Пока я не вижу, кто лучше великого искусства может это делать в принципе. И не так мало людей… Вы как пример очень нишевого искусства привели оперу. Но опера, с одной стороны, рождалась как народное искусство (в Италии, прежде всего), потом была апроприирована, и она действительно некоторое время была безумно дорогая, поэтому стала очень нишевой. Но сейчас благодаря HD-просмотрам, кинематографу, компьютерам и так далее ее смотрят миллионы людей во всём мире.

Вы назвали цифру 4–5% — но это много. Это миллионы, десятки миллионов, сотни миллионов людей. Это совсем не плохая цифра. Если 4–5% грамотных людей прочитают того или иного великого писателя, это значит, что этот писатель не умер. Это хорошо, это хороший показатель.

Так что вопрос не в том или ином конкретном культурном формате. Мне было бы жалко, если бы, не знаю, Толстого или Шекспира перестали читать. Но в конце концов, дело же не в этом. Дело в том, чтобы человек знал, чем ему жить, как ему выходить за пределы собственной личности, как ему понимать других, в какой перспективе ему осмыслять собственные проблемы. Если что-то лучше великого искусства будет выполнять эту функцию — ну, и хорошо.

Роман Доброхотов: Это как раз интересный вопрос о роли классического искусства для широкой аудитории. То есть если мы возьмем любых классиков — классическая опера для современников была современной модной музыкой, которую обсуждали, которая осмысляла текущие события, в том числе даже и политические иногда. То же самое с русскими классиками. Тогда, когда они были живы, они были модными писателями, которых читали все, обсуждали, которые сами реагировали на какие-то сиюминутные политические события. То есть никто их в момент, когда они производили свои великие творения, не осмыслял в историческом контексте. Они были такими модными ребятами, которых все обсуждали.

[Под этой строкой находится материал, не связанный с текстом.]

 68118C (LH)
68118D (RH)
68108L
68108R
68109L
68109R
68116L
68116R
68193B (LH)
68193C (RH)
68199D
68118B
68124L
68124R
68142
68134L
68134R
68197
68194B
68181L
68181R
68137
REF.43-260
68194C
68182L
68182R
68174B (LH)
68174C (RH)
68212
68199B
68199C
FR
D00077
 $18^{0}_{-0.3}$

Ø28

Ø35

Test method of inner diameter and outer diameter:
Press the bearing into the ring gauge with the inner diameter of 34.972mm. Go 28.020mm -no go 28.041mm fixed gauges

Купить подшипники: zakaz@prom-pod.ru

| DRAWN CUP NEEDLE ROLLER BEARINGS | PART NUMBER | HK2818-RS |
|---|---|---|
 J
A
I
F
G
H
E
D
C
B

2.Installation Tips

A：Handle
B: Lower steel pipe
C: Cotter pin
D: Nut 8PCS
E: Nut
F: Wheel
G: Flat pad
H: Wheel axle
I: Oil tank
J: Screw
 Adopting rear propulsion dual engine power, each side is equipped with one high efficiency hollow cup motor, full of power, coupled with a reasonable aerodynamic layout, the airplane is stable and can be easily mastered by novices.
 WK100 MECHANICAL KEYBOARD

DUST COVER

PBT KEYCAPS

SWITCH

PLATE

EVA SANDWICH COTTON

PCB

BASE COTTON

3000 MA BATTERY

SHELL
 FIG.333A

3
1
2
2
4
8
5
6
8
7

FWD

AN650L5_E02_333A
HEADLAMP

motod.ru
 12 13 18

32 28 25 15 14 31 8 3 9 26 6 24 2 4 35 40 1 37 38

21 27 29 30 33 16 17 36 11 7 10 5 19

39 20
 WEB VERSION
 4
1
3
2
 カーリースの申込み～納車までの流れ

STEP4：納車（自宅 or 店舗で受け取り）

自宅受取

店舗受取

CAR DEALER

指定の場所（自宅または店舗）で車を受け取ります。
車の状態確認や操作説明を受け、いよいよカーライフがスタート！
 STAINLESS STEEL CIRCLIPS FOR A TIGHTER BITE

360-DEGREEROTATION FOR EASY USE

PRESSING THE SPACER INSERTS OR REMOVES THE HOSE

А сегодня эту роль, скорее, играют какие-то, не знаю, сериалы — какая-нибудь «Белая орхидея» (или что там сейчас все обсуждают?). Эти вещи как-то больше связывают людей между собой, когда они встречаются и спрашивают: «Ты смотрел, ты слышал?» В этом смысле замена произошла. Уже никто, естественно, при встрече не будет спрашивать: «Прочел ли ты Достоевского?»

Это нормально. Вопрос только в том, насколько равноценна эта замена. Я не сторонник тех, кто поддерживает идею идиократии, — того, что человечество становится более тупым со временем. Но факт ведь в том, что, наверное, даже если общество, наоборот, становится более интеллектуальным, тем не менее, замена классической литературы на литературу нынешнюю, современную всё-таки, наверное, не совсем равноценная. Можем ли мы назвать хотя бы одного автора — будь то, не знаю, писатель, режиссер, композитор — кто в истории мог бы занять место, сопоставимое с классиками второй половины XIX века? Кто это? Не знаю, Сорокин с Пелевиным? Кто может претендовать на столь же весомую роль?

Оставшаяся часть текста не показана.